While most artists view their work as a permanent contribution to the world — perhaps to be regarded for decades or centuries to come — some of Cathy Gallatin's work is washed away in just a few weeks or months.
A professional artist and muralist, Gallatin paints scenes on commercial and residential windows in addition to canvas pieces.
Job title: Artist and window mural painter
Job description: Creates murals and other designs for storefront and residential windows
Salary: Varies drastically from one job to the next
Education: Art school
How long on the job: Paid muralist for 17 years
If you could have your dream job today, what would it be? She's wanted to be an artist since age 11
Gallatin happened onto the gig a dozen years ago, when she moved to the Rogue Valley from Los Angeles and began attending art classes here. An instructor offered her some insight into the window-painting businesses.
At first, she declined the offer. But when the teacher planned to leave town for other ambitions, she relented and agreed to take over some of his clients.
"I started working with some of his old customers and they really liked my stuff," said Gallatin, who launched her art career 17 years ago. She's been doing windows now for 11 years.
Gallatin uses both air tools and brushes for her work and orders special weather-resistant paints — a trade secret — from out of state.
"Just call it Disney paint," she said with a laugh.
"Whatever it is they use, it holds up better, just like this."
The 46-year-old doesn't let a little Oregon rain keep her from her duties.
Some days find her hunched under a tarp with special lights and a propane tank for heat, trying to finish a job.
"And during summer, you don't paint past one o'clock in the afternoon or you paint graveyard," she said.
"The weather up here, because we get four seasons, has been a real challenge painting on the outside of a building."
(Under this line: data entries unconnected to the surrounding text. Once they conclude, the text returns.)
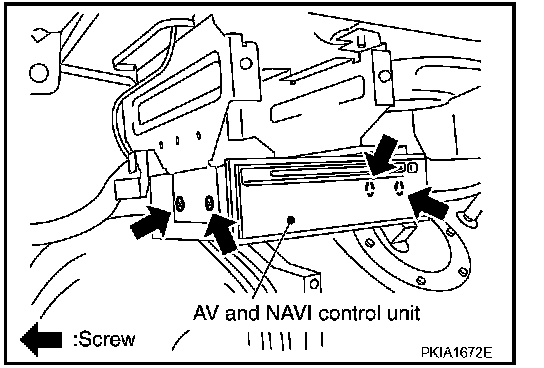 AV and NAVI control unit

:Screw

PKIA1672E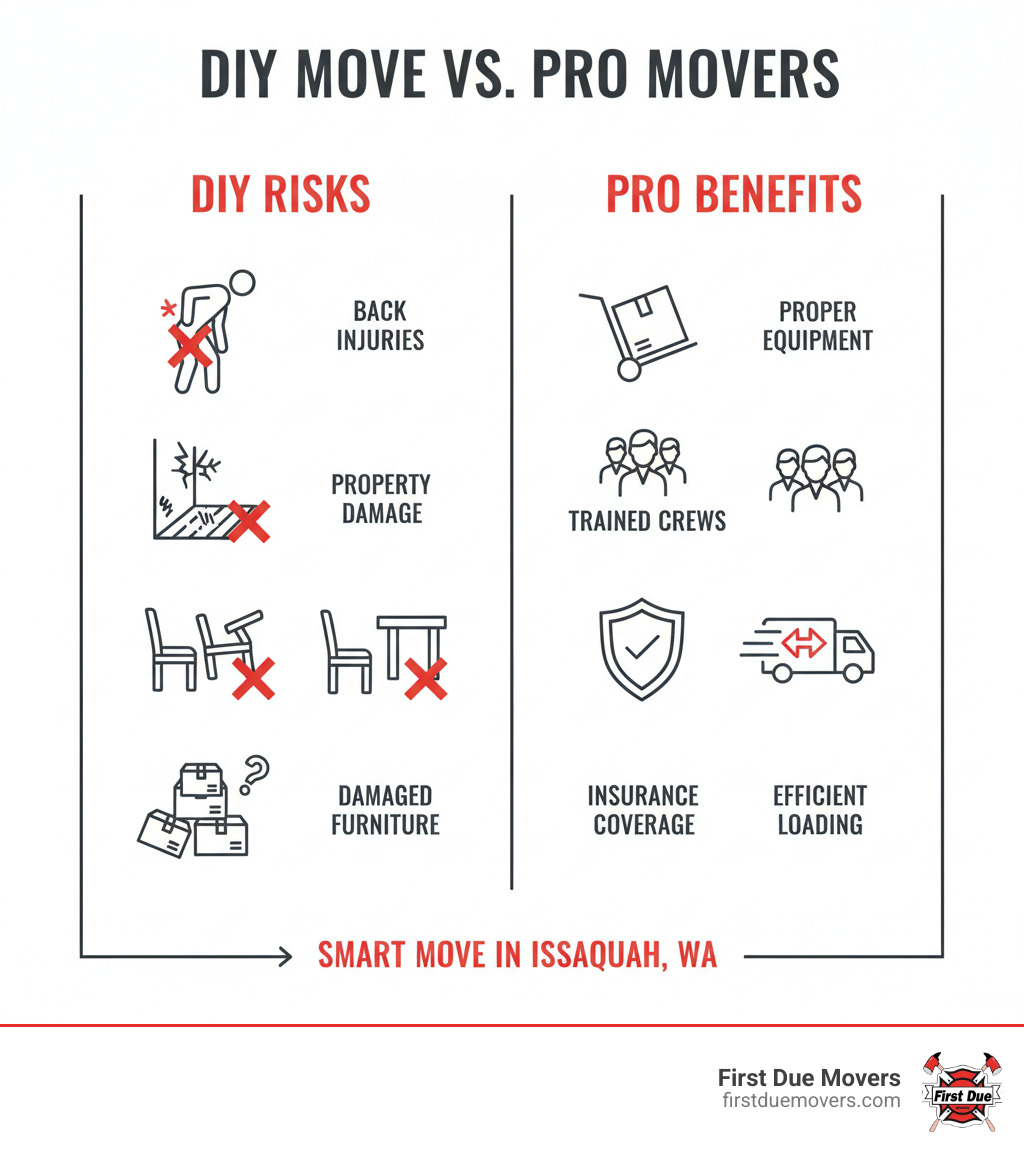 DIY MOVE VS. PRO MOVERS

DIY RISKS

BACK INJURIES

PROPERTY DAMAGE

DAMAGED FURNITURE

PRO BENEFITS

PROPER EQUIPMENT

TRAINED CREWS

INSURANCE COVERAGE

EFFICIENT LOADING

SMART MOVE IN ISSAQUAH, WA

First Due Movers
firstduemovers.com

First Due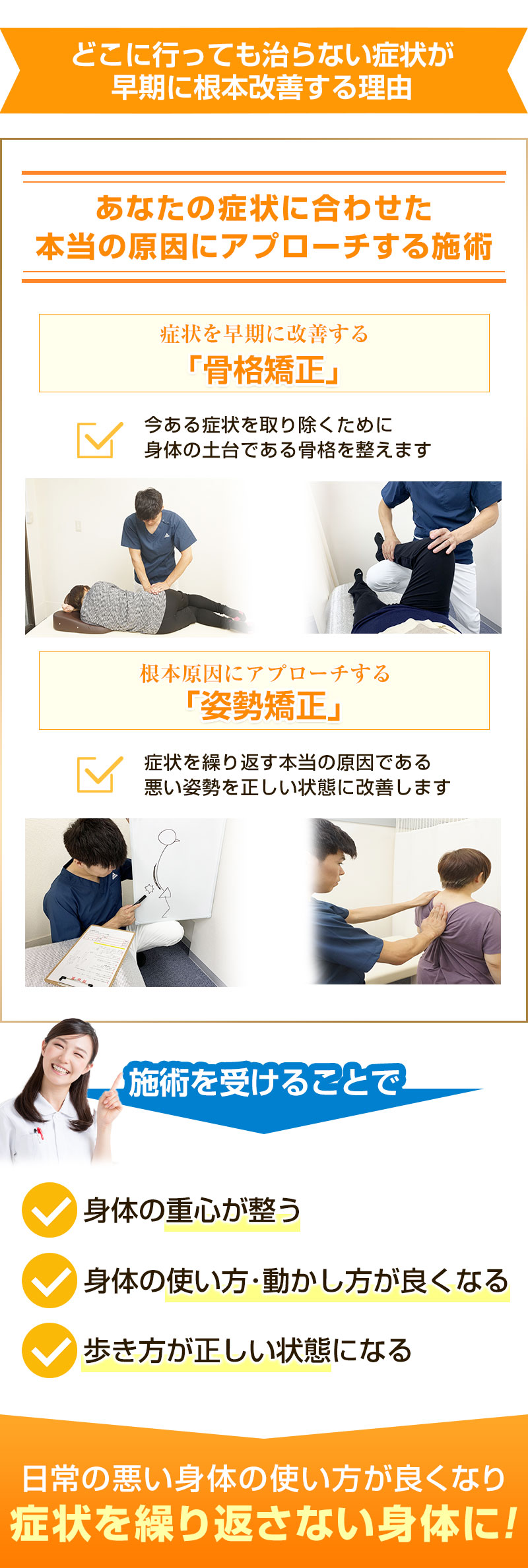 どこに行っても治らない症状が
早期に根本改善する理由

あなたの症状に合わせた
本当の原因にアプローチする施術

症状を早期に改善する
「骨格矯正」

今ある症状を取り除くために
身体の土台である骨格を整えます

根本原因にアプローチする
「姿勢矯正」

症状を繰り返す本当の原因である
悪い姿勢を正しい状態に改善します

施術を受けることで

身体の重心が整う

身体の使い方・動かし方が良くなる

歩き方が正しい状態になる

日常の悪い身体の使い方が良くなり
症状を繰り返さない身体に！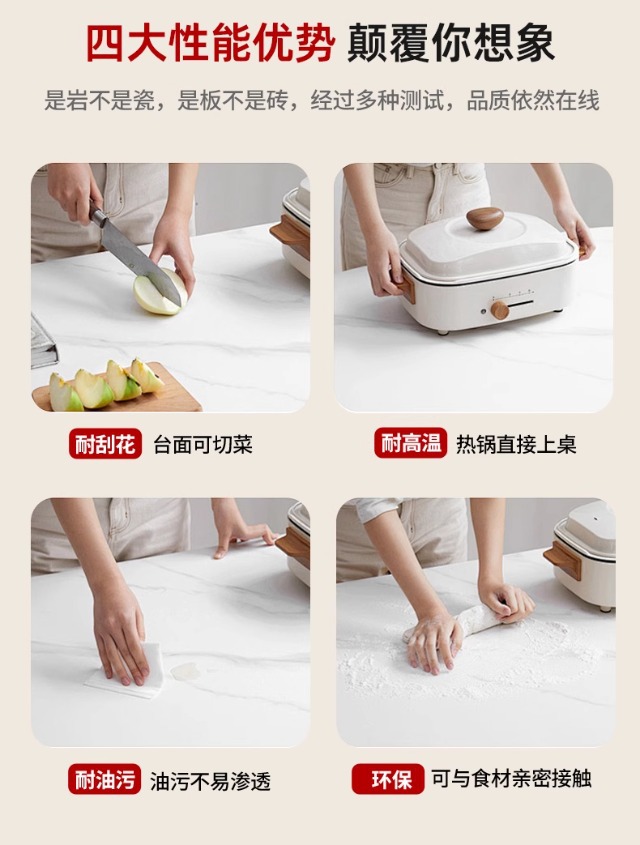 四大性能优势 颠覆你想象

是岩不是瓷，是板不是砖，经过多种测试，品质依然在线

耐刮花 台面可切菜

耐高温 热锅直接上桌

耐油污 油污不易渗透

环保 可与食材亲密接触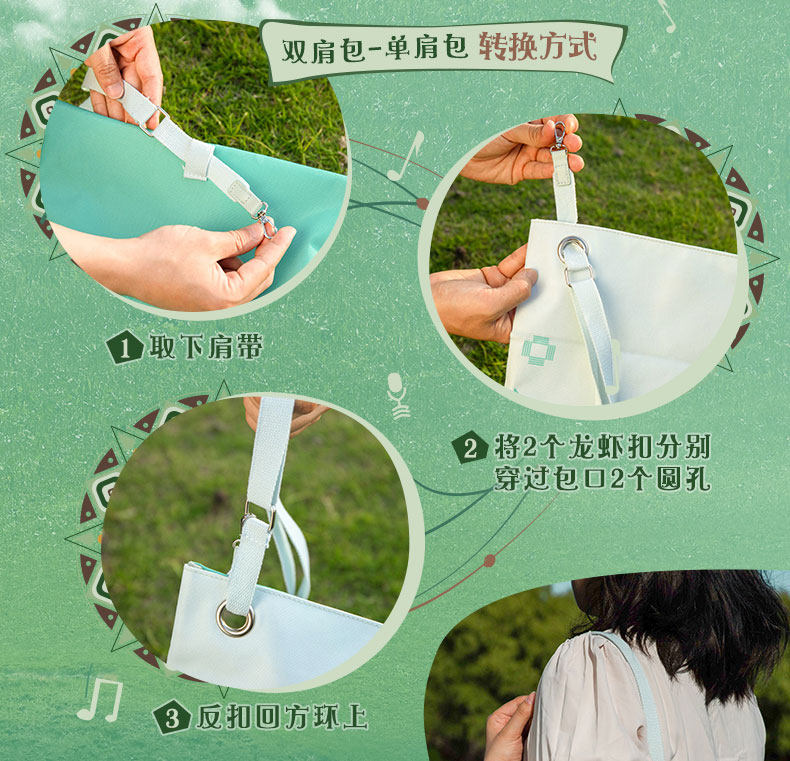 双肩包-单肩包 转换方式

1 取下肩带

2 将2个龙虾扣分别穿过包口2个圆孔

3 反扣回方环上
For commercial businesses, Gallatin paints decorative text announcing special events or sales or adorns windows for the various seasons and holidays.
For homeowners, she's often hired to add trailing ivy, murals or stained glass appeal on windows.
Gallatin is practical about her temporary art. When it's gone, it just means more work will be available.
"If you wear your heart on your sleeve when you're out there painting temporal art, or even chalk art, you're going to have a hard time," she said.
"Most chalk jobs only last two to five days. Windows last a tad bit longer but they're painted for special events or holidays, and you don't want a Christmas scene staying up past spring. "¦ Besides, when they scrape it off, I get to come back around and paint something else."